Applications of a Surface Runoff Model with Horton and Dunne Runoff for VIC

作     者：谢正辉 苏凤阁 曾庆存 郭裕福 梁旭 郝振纯 

作者机构：Institute of Atmospheric Physics Chinese Academy of Sciences Department of Civil and Environmental Engineering University of California Hohai University 

出 版 物：《Advances in Atmospheric Sciences》 (大气科学进展（英文版）)

年 卷 期：2003年第20卷第2期

页      面：165-172页

核心收录：

学科分类：08[工学] 081501[工学-水文学及水资源] 0815[工学-水利工程] 

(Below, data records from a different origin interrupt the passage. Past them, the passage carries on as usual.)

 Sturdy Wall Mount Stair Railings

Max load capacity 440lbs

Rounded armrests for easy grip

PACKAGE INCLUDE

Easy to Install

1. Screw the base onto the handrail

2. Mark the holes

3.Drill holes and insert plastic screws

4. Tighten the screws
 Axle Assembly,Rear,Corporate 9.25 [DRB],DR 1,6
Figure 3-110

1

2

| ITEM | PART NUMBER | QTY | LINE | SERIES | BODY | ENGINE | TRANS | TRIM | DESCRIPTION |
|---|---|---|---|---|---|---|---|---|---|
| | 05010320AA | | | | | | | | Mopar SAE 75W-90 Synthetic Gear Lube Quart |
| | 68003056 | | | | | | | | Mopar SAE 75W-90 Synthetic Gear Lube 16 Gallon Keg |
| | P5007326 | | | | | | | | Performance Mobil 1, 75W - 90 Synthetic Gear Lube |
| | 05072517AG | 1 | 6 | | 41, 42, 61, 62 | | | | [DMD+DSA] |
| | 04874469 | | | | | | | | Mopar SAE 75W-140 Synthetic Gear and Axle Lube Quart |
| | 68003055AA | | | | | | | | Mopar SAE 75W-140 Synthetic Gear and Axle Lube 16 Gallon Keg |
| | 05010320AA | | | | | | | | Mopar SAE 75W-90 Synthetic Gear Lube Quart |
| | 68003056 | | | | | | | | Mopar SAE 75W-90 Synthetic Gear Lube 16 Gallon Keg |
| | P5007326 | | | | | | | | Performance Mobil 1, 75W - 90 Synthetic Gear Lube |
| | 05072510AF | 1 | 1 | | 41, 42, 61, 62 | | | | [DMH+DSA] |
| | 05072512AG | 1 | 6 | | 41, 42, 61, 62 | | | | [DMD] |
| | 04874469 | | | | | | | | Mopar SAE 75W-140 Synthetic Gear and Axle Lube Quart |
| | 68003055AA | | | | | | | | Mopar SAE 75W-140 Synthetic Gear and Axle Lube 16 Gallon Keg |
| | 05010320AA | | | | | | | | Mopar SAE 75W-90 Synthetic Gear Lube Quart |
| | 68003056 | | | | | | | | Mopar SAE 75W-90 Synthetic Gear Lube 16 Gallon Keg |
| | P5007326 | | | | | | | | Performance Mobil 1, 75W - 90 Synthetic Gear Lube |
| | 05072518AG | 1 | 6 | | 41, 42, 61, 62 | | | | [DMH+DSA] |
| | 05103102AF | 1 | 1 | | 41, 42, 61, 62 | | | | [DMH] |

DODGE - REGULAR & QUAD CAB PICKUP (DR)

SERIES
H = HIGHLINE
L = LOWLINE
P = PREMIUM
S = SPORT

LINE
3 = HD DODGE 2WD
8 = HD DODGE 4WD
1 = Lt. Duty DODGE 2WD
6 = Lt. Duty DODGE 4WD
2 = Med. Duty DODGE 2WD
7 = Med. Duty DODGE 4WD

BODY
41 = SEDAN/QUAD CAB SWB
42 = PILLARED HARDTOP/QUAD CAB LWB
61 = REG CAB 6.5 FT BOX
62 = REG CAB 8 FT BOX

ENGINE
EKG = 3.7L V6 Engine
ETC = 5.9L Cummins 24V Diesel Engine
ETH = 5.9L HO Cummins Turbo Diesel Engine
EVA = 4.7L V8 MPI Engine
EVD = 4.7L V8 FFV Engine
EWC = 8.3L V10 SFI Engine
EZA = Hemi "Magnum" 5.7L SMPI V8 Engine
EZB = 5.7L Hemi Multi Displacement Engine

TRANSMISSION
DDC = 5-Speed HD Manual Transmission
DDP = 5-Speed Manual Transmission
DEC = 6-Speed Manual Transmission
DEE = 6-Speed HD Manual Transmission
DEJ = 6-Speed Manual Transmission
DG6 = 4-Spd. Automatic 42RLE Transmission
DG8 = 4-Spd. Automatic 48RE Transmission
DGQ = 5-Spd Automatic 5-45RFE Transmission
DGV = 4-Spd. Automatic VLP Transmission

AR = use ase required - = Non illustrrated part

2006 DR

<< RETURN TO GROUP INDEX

基　　金：The research reported herein was jointly supported by the National Natural Science Foundation of China under Grant Nos. 40145020  40275023  49794030  the National Key Program for Developing Basic Sciences under Grant Nos. G1998040905 and 2001CB309404  

主　　题：Horton runoff Dunne runoff subgrid-scale spatial variability soil heterogeneity land surface model hydrologic model soil moisture 

摘      要：Surface runoff is mainly generated by two mechanisms, infiltration excess (Horton) runoff and saturation excess (Dunne) runoff; and the spatial variability of soil properties, antecedent soil moisture, topography, and rainfall will result in different surface runoff generation mechanisms. For a large area (e.g., a model grid size of a regional climate model or a general circulation model), these runoff generation mechanisms are commonly present at different portions of a grid cell simultaneously. Missing one of the two major runoff generation mechanisms and failing to consider spatial soil variability can result in significant under/over estimation of surface runoff which can directly introduce large errors in soil moisture states over each model grid cell. Therefore, proper modeling of surface runoff is essential to a reasonable representation of feedbacks in a land-atmosphere system. This paper presents a new surface runoff parameterization with the Philip infiltration formulation that dynamically represents both the Horton and Dunne runoff generation mechanisms within a model grid cell. The parameterization takes into account the effects of soil heterogeneity on Horton and Dunne runoff. The new parameterization is implemented into the current version of the hydrologically based Variable Infiltration Capacity (VIC) land surface model and tested over one watershed in Pennsylvania, USA and over the Shiguanhe Basin in the Huaihe Watershed in China. Results show that the new parameterization plays a very important role in partitioning the water budget between surface runoff and soil moisture in the atmosphere-land coupling system, and has potential applications on large hydrological simulations and land-atmospheric interactions. It is further found that the Horton runoff mechanism should be considered within the context of subgrid-scale spatial variability of soil properties and precipitation.